TASK PROMPT: Every line of the records that contains "name" should be tallied, and only the resulting number returned.

PROVIDED MATERIAL:

-=-=-=-=-

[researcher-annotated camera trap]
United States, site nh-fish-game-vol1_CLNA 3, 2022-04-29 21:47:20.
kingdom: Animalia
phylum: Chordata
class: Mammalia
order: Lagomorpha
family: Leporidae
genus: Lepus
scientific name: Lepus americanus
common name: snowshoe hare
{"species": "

-=-=-=-=-

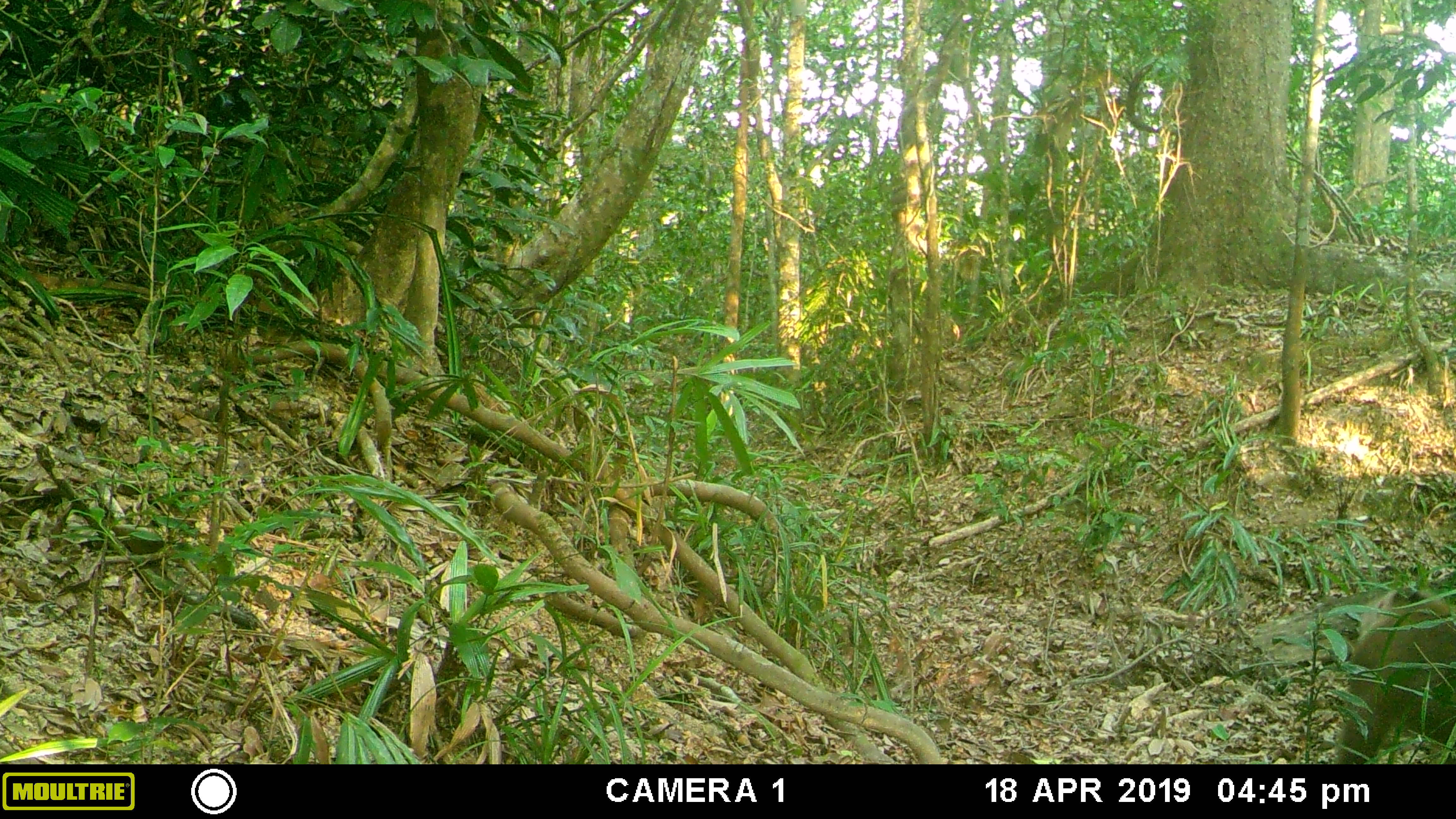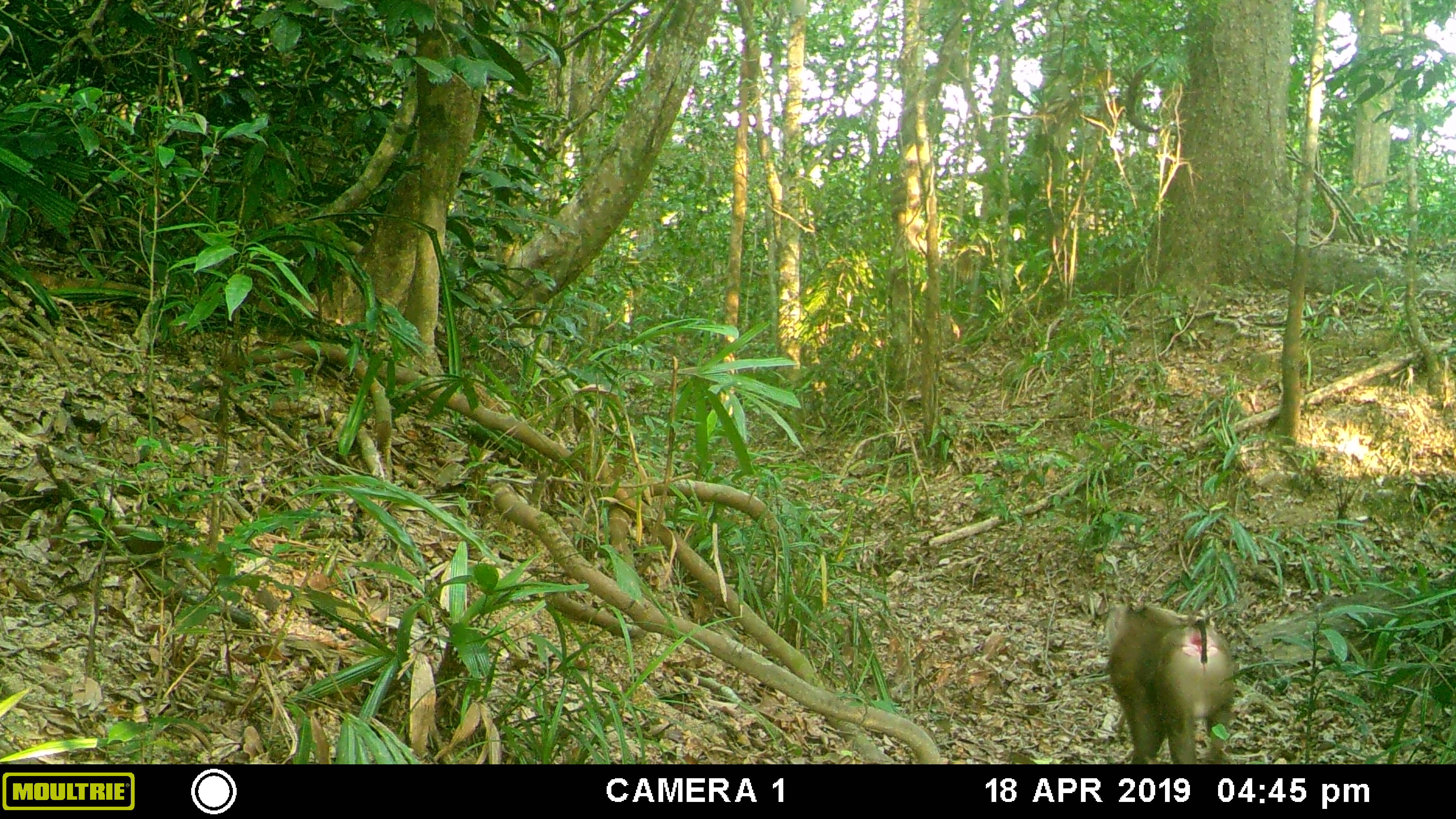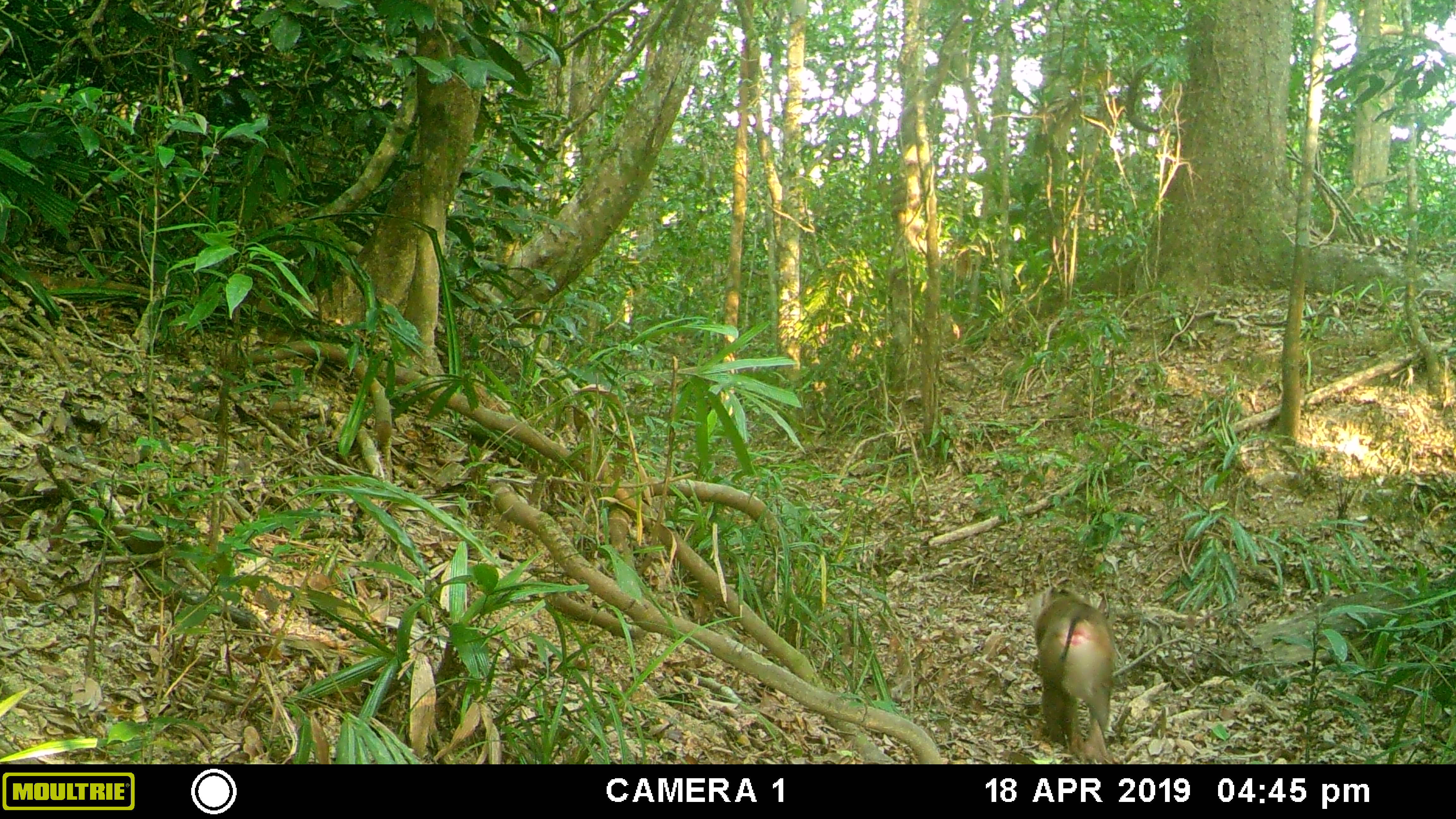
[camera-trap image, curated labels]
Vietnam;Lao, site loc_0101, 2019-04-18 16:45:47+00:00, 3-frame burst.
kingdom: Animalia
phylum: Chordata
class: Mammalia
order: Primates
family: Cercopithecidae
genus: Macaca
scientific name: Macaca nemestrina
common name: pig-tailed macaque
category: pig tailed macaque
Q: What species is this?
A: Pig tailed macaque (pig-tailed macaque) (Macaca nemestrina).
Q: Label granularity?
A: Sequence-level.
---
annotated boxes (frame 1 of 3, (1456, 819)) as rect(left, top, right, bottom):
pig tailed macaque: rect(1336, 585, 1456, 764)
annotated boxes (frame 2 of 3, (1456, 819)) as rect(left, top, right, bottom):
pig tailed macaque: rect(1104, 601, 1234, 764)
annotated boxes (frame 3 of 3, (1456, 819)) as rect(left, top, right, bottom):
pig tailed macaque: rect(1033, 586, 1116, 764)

-=-=-=-=-

FINISHED TASK: 4